US and Israel’s War With Iran Drives Oil Above $100, Threatening Global Economy
Key Takeaways
- Global oil prices surged above $100 per barrel as the US–Israel–Iran war disrupted supply
- Fighting damaged oil-and-gas infrastructure and threatened shipping routes, tightening global energy supplies
- Surging oil prices threaten global economy, risking renewed inflation and higher consumer fuel costs
Price spike overview
Global oil benchmarks surged past $100 a barrel as an escalating war involving the United States, Israel and Iran sharply disrupted energy supplies and shipping routes, pushing markets into their highest levels since 2022 and triggering acute concern about prolonged global shortages.
Tempo.co reported that “Globaloil pricessurged past $100 a barrel for the first time since 2022 as the ongoing war involving the United States, Israel, and Iran disrupts energy supplies and fuels fears of a prolonged global shortage,”
The Times of India said “Oil prices have climbed above $100 a barrel for the first time in more than three and a half years as the escalating war involving Iran disrupts energy production and shipping routes across the Middle East,”
Seeking Alpha titled the move “**Oil surges past $100 as Middle East conflict disrupts supply, shipping**” with sharp jumps in Brent and WTI.
Supply and transport shocks
The price surge was driven by tangible supply disruptions: attacks on energy infrastructure, shipping losses in the Strait of Hormuz, and precautionary production cuts.
Tempo.co described the Strait of Hormuz disruption and reported that “The waterway has effectively been closed for about a week, halting the movement of hundreds of oil tankers and disrupting global energy flows,” and noted precautionary cuts by Kuwait’s national oil company.

Seeking Alpha noted attacks on ships and chokepoint pressure — “disruptions in the Strait of Hormuz, a critical chokepoint for global oil shipments, with attacks on at least seven ships reported.”
The Times of India added that “Iraq, Kuwait and the UAE have reduced oil output as storage facilities fill up due to the inability to ship crude abroad,”
The Associated Press said “Iran, Israel and the United States have all carried out strikes on oil and gas facilities since the fighting began,” together documenting both production-side and transport-side shocks to supply.
Market and price reaction
Markets reacted violently: benchmark crude futures and equity indices plunged as traders priced in a prolonged squeeze.
“On Monday, the average U”
Tempo.co gave sharp move figures — “BenchmarkBrent crudejumped more than 26 percent to $117.08 per barrel in early Asian trading, whileWest Texas Intermediaterose nearly 29 percent to $119.96 per barrel,” and reported equity losses including “Japan’s Nikkei 225 dropped more than 7 percent, while South Korea’s Kospi fell by a similar margin. Australia’s ASX 200 also declined by over 4 percent.”
Seeking Alpha recorded similar extreme moves for Brent and WTI and warned of sustained instability.
The Times of India and Fox Business reported Brent and WTI crossing the $100 mark and immediate consumer price effects, with Fox noting U.S. pump prices rising quickly — “The average gallon of regular gasoline in the U.S. also increased on Sunday to $3.45, representing a 47-cent jump from about a week earlier, according to AAA motor club.”
Policy and political responses
Governments and officials offered cautionary responses but stopped short of major releases or coordinated market action, even as leaders publicly downplayed short‑term pain.
The Associated Press reported that “the Group of Seven major industrialized powers said it had decided against using their strategic reserves, at least for now. ‘We’re not there yet,’ French Finance Minister Roland Lescure said,” and that “President Donald Trump downplayed the idea of turning to America’s Strategic Petroleum Reserve.”
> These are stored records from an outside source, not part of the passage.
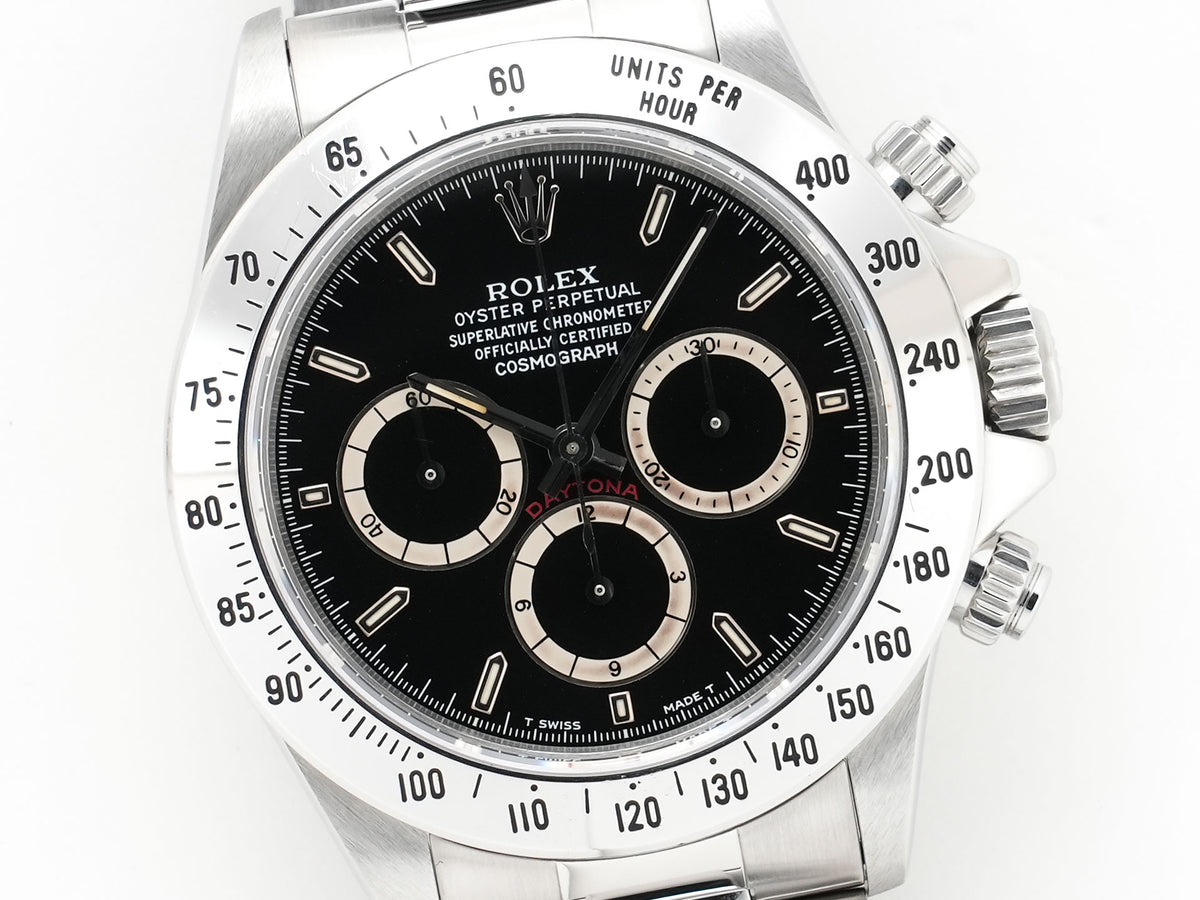 Rolex Daytona El Primero Ref.16520 Stainless Steel Black Dial Used e9zt94q5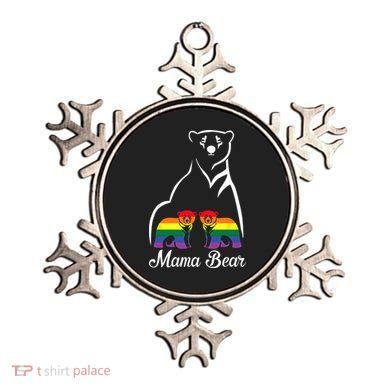 LGBT Mama Bear Pride Mom Rainbow Ornament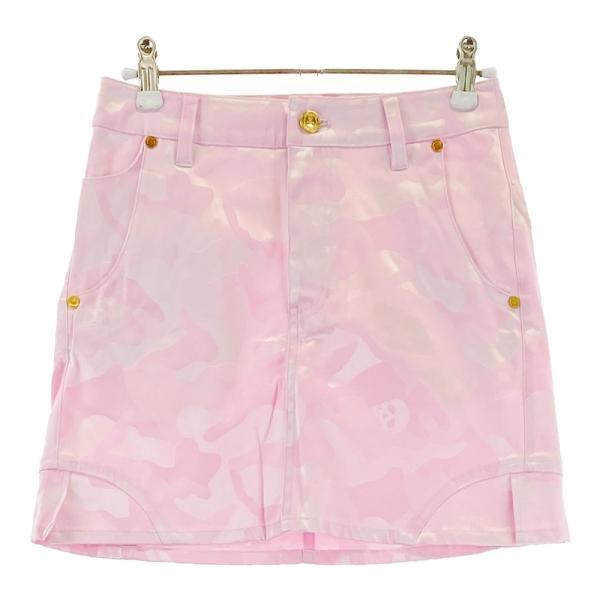 MARK&LONA マークアンドロナ コットン混 ストレッチスカート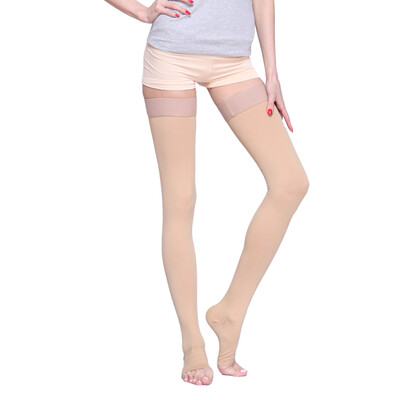 

Milaike Nursing Gauntlets Medical varicose veins socks color L model (two stockings socks pressure socks stovepipe socks open toe calf circumference 35-38 cm)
Tempo.co similarly recorded Trump’s comment that the spike was “a very small price to pay” and quoted the IRGC warning that “If you can tolerate oil at more than $200 per barrel, continue this game.”
Seeking Alpha and The Times of India noted analysts’ and officials’ warnings that sustained disruption could push prices even higher and that some producers were already cutting output or declaring force majeure.
Economic impact outlook
The economic fallout is already visible and risks broader inflationary pain and disruption to consumers and Asian importers particularly reliant on Middle Eastern supply.
The Associated Press warned that “the surge in costs for oil and natural gas is still pushing fuel prices higher, cascading through a range of industries — from jet fuel for airplanes and car gas prices, to household energy sources for consumers,” and noted Asian vulnerability and potential supply re‑routing for China.

Fox Business documented immediate price effects at the pump for U.S. drivers.
Tempo.co described national responses such as temporary campus closures and budget reviews in countries like Bangladesh and Indonesia as governments cope with fuel stress.
Seeking Alpha reiterated analyst warnings that prolonged disruption could sustain market instability and higher prices for consumers and economies.